Milk is a graduate with a degree in advertising. He makes his living in the tea-making production line with his friends Tea, Water and Sugar. One day a man from upstairs gives him the job of his dreams, and of his qualification: to work in the advertising department, selling tea to the masses. Tea wears an eye-patch. There is a lot of dancing. If this is looking, swimming and quacking like student theatre to you, then go ahead and eat some duck.

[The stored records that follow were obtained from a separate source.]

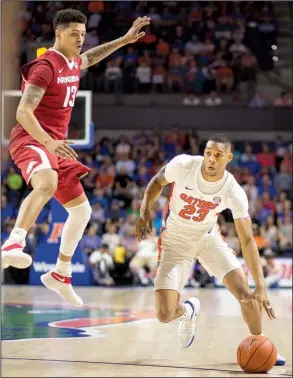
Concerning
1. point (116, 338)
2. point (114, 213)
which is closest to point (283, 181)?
point (114, 213)

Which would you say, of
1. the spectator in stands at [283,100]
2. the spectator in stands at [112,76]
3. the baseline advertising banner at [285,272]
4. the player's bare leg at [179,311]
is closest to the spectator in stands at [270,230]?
the baseline advertising banner at [285,272]

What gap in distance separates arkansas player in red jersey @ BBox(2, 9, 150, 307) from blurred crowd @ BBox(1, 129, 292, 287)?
6321mm

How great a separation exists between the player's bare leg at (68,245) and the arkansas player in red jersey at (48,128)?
1cm

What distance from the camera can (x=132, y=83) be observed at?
15.2 m

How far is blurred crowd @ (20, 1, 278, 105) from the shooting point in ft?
40.0

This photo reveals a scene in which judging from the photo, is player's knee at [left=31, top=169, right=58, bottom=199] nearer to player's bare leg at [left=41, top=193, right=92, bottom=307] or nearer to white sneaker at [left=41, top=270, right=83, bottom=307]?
player's bare leg at [left=41, top=193, right=92, bottom=307]

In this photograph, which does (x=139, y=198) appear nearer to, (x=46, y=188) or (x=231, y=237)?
(x=231, y=237)

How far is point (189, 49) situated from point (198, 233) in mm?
9764

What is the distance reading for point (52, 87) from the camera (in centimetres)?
623

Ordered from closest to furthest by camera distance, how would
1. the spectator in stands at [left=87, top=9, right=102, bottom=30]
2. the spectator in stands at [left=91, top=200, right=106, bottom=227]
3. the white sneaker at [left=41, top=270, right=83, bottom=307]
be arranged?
the white sneaker at [left=41, top=270, right=83, bottom=307] < the spectator in stands at [left=87, top=9, right=102, bottom=30] < the spectator in stands at [left=91, top=200, right=106, bottom=227]

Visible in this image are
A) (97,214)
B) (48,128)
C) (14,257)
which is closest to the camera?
(14,257)

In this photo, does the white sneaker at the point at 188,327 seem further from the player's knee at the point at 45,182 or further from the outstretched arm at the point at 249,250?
the player's knee at the point at 45,182

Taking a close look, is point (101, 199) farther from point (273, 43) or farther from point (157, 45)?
point (273, 43)

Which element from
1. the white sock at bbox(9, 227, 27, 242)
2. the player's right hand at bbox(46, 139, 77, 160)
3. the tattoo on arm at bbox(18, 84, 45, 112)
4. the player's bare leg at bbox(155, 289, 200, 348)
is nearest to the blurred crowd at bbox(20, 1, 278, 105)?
the player's bare leg at bbox(155, 289, 200, 348)
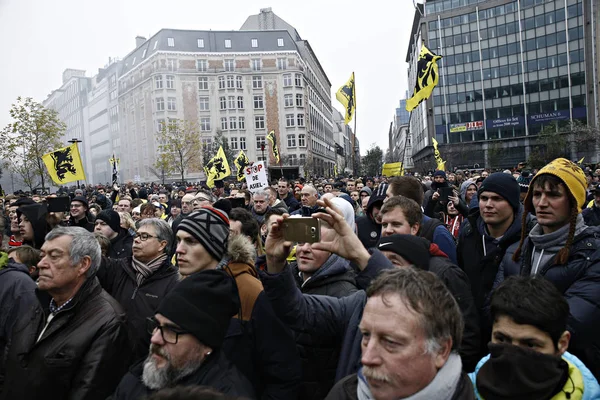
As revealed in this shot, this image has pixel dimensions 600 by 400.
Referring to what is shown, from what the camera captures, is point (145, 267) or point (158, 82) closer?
point (145, 267)

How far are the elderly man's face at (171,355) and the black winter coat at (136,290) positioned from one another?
1.00 meters

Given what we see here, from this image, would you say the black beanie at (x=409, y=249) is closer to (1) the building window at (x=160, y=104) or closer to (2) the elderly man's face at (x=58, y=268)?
(2) the elderly man's face at (x=58, y=268)

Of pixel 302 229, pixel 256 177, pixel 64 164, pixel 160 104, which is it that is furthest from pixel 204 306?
pixel 160 104

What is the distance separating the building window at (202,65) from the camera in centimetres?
6888

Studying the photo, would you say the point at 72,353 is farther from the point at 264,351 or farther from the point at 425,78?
the point at 425,78

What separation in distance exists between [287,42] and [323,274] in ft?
243

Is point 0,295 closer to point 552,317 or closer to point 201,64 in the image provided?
point 552,317

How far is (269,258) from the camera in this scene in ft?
8.27

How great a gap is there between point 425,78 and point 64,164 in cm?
1078

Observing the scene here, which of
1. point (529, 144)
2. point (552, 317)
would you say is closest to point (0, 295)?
point (552, 317)

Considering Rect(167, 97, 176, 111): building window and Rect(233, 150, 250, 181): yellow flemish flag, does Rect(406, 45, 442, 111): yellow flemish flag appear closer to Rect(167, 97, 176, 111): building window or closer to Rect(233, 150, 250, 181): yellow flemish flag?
Rect(233, 150, 250, 181): yellow flemish flag

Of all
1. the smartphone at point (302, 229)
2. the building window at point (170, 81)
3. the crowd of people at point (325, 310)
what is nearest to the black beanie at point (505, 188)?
the crowd of people at point (325, 310)

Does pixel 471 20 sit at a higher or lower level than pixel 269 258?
higher

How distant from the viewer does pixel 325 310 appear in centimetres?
269
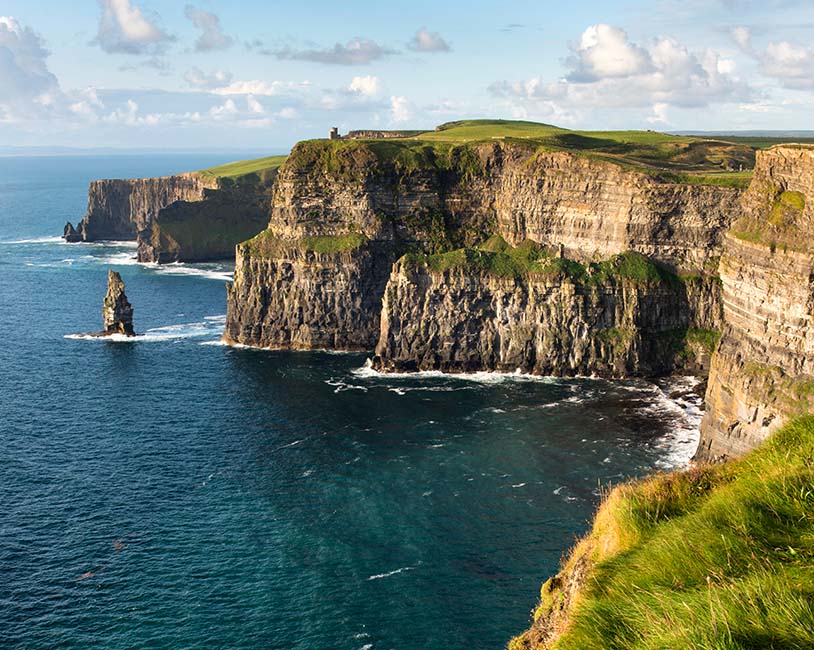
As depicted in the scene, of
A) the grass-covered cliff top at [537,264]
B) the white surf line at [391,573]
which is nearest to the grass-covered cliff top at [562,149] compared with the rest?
the grass-covered cliff top at [537,264]

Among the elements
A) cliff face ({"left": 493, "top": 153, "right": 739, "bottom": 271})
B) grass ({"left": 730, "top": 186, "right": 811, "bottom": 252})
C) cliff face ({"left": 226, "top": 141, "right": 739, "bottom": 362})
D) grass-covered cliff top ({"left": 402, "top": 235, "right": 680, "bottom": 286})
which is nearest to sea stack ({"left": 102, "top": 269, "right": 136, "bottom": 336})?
cliff face ({"left": 226, "top": 141, "right": 739, "bottom": 362})

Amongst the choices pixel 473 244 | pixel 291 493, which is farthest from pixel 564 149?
pixel 291 493

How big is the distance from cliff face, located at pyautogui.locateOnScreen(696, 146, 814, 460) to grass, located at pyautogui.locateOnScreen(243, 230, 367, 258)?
7401 centimetres

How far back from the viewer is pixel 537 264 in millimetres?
132125

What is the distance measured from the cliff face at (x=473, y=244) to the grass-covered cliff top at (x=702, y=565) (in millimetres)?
102819

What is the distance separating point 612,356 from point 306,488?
59.4 m

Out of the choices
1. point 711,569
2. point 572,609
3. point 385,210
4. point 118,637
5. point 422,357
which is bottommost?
point 118,637

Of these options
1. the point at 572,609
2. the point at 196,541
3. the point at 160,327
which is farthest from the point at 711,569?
the point at 160,327

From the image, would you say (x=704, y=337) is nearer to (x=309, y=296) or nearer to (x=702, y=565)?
(x=309, y=296)

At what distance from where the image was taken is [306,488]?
84.3 m

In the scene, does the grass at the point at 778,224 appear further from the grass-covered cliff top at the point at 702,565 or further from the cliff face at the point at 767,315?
the grass-covered cliff top at the point at 702,565

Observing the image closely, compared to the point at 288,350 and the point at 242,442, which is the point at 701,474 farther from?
the point at 288,350

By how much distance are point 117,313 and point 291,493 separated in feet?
279

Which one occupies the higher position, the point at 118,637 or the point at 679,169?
the point at 679,169
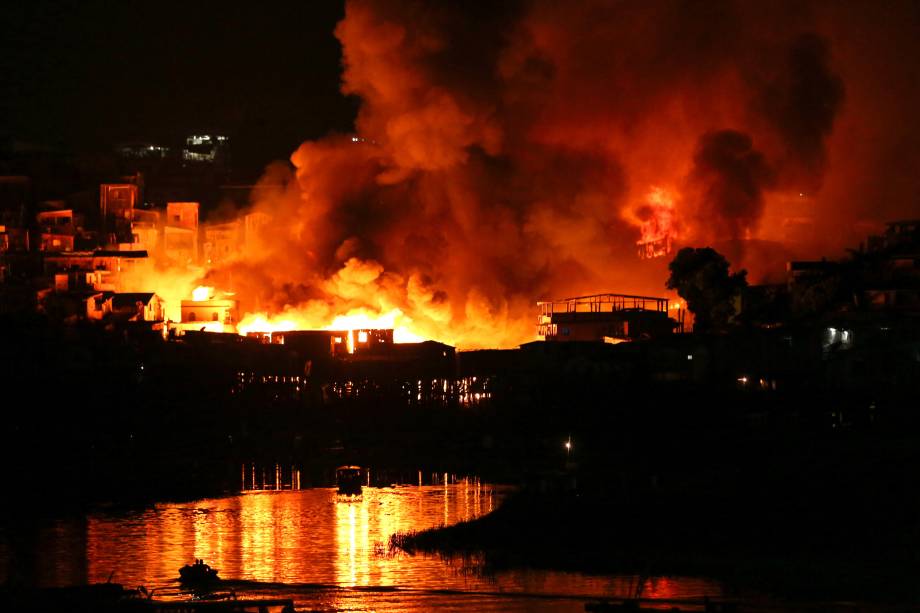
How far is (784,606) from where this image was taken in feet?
61.2

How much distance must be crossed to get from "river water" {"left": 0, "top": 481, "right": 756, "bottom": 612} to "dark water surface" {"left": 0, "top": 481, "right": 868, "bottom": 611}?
0.7 inches

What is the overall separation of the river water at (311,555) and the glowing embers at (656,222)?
1713cm

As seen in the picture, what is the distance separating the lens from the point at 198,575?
2044cm

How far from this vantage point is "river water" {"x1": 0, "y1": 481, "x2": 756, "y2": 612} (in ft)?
64.5

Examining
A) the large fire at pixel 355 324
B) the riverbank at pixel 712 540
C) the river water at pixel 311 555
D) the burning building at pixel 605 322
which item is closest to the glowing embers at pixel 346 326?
the large fire at pixel 355 324

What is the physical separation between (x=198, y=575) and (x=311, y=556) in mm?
2576

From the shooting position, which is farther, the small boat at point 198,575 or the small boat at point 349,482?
the small boat at point 349,482

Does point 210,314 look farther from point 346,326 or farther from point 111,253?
point 346,326

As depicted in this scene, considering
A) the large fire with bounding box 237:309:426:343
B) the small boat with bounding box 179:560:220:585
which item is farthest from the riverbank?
the large fire with bounding box 237:309:426:343

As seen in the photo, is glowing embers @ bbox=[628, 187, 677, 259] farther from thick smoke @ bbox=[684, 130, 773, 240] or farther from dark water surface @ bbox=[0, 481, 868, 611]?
dark water surface @ bbox=[0, 481, 868, 611]

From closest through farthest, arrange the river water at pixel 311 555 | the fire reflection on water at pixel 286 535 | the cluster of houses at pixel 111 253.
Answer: the river water at pixel 311 555
the fire reflection on water at pixel 286 535
the cluster of houses at pixel 111 253

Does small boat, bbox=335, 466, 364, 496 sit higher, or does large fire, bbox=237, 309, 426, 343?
large fire, bbox=237, 309, 426, 343

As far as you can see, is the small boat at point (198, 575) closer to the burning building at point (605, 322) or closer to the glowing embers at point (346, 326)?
the glowing embers at point (346, 326)

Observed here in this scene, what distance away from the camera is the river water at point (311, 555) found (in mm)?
19672
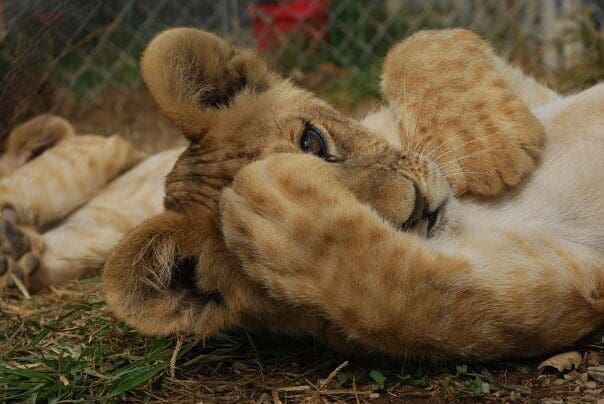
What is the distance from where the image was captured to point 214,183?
2705mm

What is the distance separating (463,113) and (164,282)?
1.21 metres

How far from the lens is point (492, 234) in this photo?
2.63 metres

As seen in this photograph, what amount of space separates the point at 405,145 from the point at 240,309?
0.87 meters

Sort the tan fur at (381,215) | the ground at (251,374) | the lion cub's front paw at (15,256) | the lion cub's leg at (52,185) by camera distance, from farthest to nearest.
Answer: the lion cub's leg at (52,185)
the lion cub's front paw at (15,256)
the ground at (251,374)
the tan fur at (381,215)

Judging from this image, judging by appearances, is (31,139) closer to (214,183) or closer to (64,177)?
(64,177)

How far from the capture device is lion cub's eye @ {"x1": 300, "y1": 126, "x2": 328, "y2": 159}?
2.72m

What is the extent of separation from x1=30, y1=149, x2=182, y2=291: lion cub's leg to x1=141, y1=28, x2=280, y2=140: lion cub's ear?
4.47 ft

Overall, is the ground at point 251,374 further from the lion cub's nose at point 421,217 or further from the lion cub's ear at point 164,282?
the lion cub's nose at point 421,217

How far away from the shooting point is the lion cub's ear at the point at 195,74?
281 cm

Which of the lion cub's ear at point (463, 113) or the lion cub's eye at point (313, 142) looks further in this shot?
the lion cub's ear at point (463, 113)

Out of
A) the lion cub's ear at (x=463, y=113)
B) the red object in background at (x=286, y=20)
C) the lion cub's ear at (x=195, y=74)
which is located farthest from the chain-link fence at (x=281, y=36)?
the lion cub's ear at (x=463, y=113)

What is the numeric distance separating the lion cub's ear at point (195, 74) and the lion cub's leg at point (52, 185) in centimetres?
173

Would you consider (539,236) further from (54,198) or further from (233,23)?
(233,23)

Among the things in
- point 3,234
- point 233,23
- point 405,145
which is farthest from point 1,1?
point 405,145
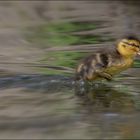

There is never a dull moment in Subliminal Nonsense, with all sorts of things thrown into the teacup: blasting pop music with outlandish dancing, bartender acrobatics, comic characters, pantomime delivery, meta-theatrical gags and much, much more. The four actors onstage are enjoying themselves immensely and we cannot help but join in as they lavishly adorn us with everything they can chuck into a structure that makes some sort of sense.
Yet Subliminal Nonsense never quite manages to become the sum of its parts. Its structure is satisfying enough, with Milk – an outstanding performance from Nick Robertson – finding that making his advert is as formulaic and production-lined as making his tea. But it rushes itself into a two-solution structure, with the first thing the characters try failing in order to make way for more risk and involvement in the finale. The resolution of the plot’s first solution is arbitrary and expositional, compromising the function of the play’s longest segment. There’s also a social satirical element to its portrayal of graduate under-employment that seems a little under-evolved.
None of which, of course, prevents Subliminal Nonsense from being at times wildly entertaining. There are plenty of great jokes, comic interruptions and exquisite details to keep dullness at bay. Robertson’s verse monologue about the proliferation of advertising, which crescendos into a tapestry of slogans and signs, is particularly well delivered, and by far the play’s most sophisticated piece of writing. In its own way its as dazzling as the lights and music that dominate the opening scene. Nonsense it may be, but it’s served piping hot with plenty of milk and sugar.